I use Bank of America’s free trades to invest in ETFs. I chose to go with ETFs over equivalent mutual funds in order to get diversification that is affordable. Most mutual funds have minimum initial investments of $2k+, as a beginning investor I’m not in a position to do that with 10 funds. With ETFs its not a problem.
Maury, I’m curious, if you have an account at Vanguard, why would you want to buy Vanguard ETFs as opposed to their funds? You have to pay commissions on each time you trade the ETF.
Vanguard requires a separate account since you are trading the Vanguard ETFs on the open market. You can buy/sell any other stock with that account as well, so I understand why they would separate it. It’s unfortunate thought that they don’t provide you with a service that shows your combined assets to assist you with asset allocation.
Bill,
A good part of the reason Vanguard doesn’t have a micro-cap fund is that it would just be too large to run effectively. The closest thing to a truly decent micro-cap fund was the DFA small company index which tracked the 9th and 10th deciles of the market.
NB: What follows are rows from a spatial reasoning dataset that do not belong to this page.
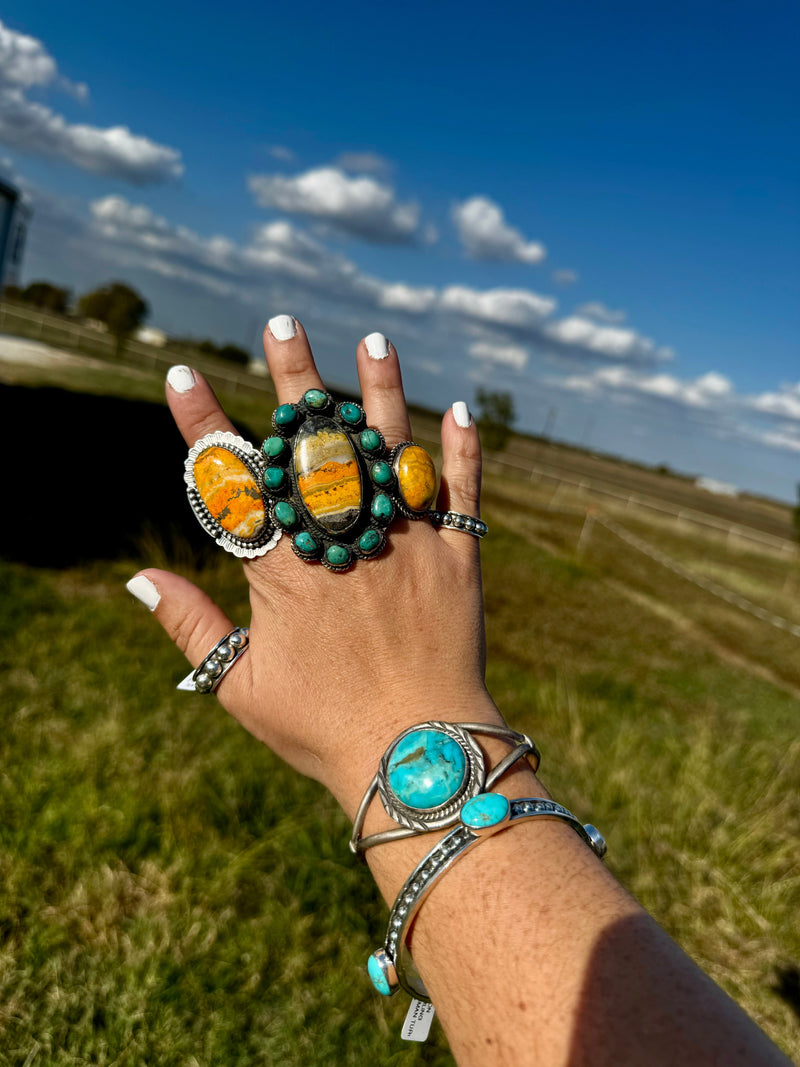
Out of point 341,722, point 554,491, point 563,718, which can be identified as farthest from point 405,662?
point 554,491

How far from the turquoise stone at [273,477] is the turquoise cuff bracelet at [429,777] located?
605 millimetres

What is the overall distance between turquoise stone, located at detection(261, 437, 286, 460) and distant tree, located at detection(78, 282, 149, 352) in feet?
79.2

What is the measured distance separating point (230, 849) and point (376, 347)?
82.5 inches

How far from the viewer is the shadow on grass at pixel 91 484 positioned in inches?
232

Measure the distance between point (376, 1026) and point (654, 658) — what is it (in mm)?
5692

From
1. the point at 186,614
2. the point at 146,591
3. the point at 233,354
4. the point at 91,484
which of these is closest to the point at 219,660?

I think the minimum on that was $1 million and even then I believe you could only get it through DFA registered advisors. A lot of institutions used that for their exposure.
The micro-cap ETFs are all garbage. They are hugely overweighted to financials and most of the stocks overlap with the bottom half of the Russell 2000 anyway… I remember reading that something like 70% of the Russell Micro-cap indexes weight overlapped with the Russell 2000 index.
A good micro-cap “index like” fund is Bridgeway. It is something both Jonathan and I own and gives you good exposure to the smallest stocks. Royce has some decent funds as well.
Full disclosure, my job is raising money for institutional micro-cap managers. You can rest assured the institutions run into the same problem you face. It’s nearly impossible to find a good micro-cap manager who isn’t closed, (or who should be!) Many of the institutions don’t bother with the asset class because there is too much effort involved for the quantities of money they can invest. It is one area though where the returns have historically been appealing. Especially coming out of recessions.